Los deportes, particularmente los de nivel universitario, son algo muy sagrado para muchos, y esto es especialmente cierto para los atletas dedicados que lo dan todo para sobresalir en su campo. De hecho, cuando pensamos en deportes, palabras como ejercicio, fortaleza, resistencia y salud óptima vienen a la mente; pero un nuevo estudio publicado en el diario Frontiers of Neurology encuentra que los cambios cerebrales provenientes de deportes de contacto se manifiestan más temprano de lo que antes se imaginaba (es decir, incluso cuando se está aún en la universidad).

El hecho de que mucho del análisis previo alrededor de este tema ha sido enfocado en consecuencias a largo plazo motivó a los investigadores a buscar más evidencia. La investigación sirve como una plataforma para investigar más los resultados adversos potenciales de atletas jóvenes que participan en deportes de colisión. Para este estudio, los investigadores realizaron resonancias magnéticas (MRI, por sus siglas en inglés) en 65 atletas saludables de nivel universitario (que jamás habían sufrido contusiones antes) antes de que sus temporadas dieran inicio:

  • 23 participantes jugaron deportes de “colisión” (como fútbol o hockey)
  • 22 jugaron deportes de contacto (cómo soccer y básquetbol)
  • 20 jugaron deportes que no eran de contacto (como vóleibol)
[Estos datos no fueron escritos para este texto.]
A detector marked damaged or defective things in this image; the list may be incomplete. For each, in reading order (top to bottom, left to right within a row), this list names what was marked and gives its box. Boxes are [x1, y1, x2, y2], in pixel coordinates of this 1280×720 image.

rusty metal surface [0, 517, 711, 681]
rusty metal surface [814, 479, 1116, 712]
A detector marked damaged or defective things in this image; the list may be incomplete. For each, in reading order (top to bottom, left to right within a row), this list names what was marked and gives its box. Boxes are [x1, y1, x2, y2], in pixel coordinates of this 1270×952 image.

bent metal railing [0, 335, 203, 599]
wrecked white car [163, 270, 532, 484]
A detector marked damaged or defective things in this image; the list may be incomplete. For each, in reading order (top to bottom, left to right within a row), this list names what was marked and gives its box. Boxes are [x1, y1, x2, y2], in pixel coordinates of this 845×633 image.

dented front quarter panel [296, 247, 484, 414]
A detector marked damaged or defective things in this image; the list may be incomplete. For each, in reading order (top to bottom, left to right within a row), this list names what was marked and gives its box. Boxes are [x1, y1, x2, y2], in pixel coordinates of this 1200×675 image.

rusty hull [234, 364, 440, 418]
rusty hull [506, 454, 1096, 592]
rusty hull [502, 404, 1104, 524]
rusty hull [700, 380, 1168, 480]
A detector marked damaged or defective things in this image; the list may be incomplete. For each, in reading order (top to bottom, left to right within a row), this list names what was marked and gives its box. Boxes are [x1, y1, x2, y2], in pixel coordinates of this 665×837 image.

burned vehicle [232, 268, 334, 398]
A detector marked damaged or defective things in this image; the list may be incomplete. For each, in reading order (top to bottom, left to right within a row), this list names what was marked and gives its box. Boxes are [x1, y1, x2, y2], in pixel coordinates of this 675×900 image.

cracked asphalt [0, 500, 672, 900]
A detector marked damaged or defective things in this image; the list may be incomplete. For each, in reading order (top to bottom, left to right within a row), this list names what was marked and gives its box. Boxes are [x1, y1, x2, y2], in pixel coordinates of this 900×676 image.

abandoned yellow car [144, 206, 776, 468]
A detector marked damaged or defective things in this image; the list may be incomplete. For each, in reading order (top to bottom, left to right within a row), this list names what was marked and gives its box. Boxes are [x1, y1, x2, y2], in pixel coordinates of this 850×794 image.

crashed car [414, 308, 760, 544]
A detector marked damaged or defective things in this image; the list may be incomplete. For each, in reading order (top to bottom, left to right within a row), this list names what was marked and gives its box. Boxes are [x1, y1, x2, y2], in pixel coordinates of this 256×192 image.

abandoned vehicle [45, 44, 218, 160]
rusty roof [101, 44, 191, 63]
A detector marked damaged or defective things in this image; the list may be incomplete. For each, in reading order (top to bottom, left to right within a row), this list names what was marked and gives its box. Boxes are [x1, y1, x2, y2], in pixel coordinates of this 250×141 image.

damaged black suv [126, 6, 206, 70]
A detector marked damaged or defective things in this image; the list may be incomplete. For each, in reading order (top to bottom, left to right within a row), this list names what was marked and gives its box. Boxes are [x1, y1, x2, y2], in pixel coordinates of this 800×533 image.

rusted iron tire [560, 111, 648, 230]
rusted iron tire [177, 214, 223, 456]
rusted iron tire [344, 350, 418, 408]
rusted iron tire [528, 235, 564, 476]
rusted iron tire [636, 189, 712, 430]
Los resultados fueron muy claros: cuanto más contacto, más cambios en el cerebro notaron los investigadores, quienes mayormente estaban buscando cambios en la sustancia blanca y comunicación reducida dentro de ciertas áreas del cerebro, especialmente aquellas asociadas con el movimiento y vista.

Aunque se piensa que la exposición al contacto no parece causar impedimentos clínicos severos, los investigadores sugirieron que el estudio describe una “firma” neurobiológica de exposición al contacto. Esta conclusión podría dar luz importante en cuanto a los efectos cognitivos potencialmente nocivos (microestructura alterada del tejido y función neurometabólica reducida) que parecen provenir de estos tipos de deportes.

“Una pregunta importante para investigación futura”, declara el estudio, “es si estos marcadores de resonancia magnética pueden ser empleados para detectar un ‘umbral de exposición’ en los partícipes del contacto al cual el cerebro no puede adaptarse, lo cual podría explicar las consecuencias negativas a largo plazo vistas en una minoría de atletas”.

A principios de este mes, los investigadores del Boston University’s Chronic Traumatic Encephalopathy (CTE) Center encontraron que las personas que han jugado tackle football antes de la edad de 12 años experimentaron dificultades con el manejo del comportamiento y síntomas de depresión más tarde en la vida.

Justo el pasado julio, otro equipo de investigadores externos a la Universidad de Boston encontró encefalopatía traumática crónica (CTE, por sus siglas en inglés) en 110 de 111 cerebros de jugadores de fútbol de la NFL fallecidos.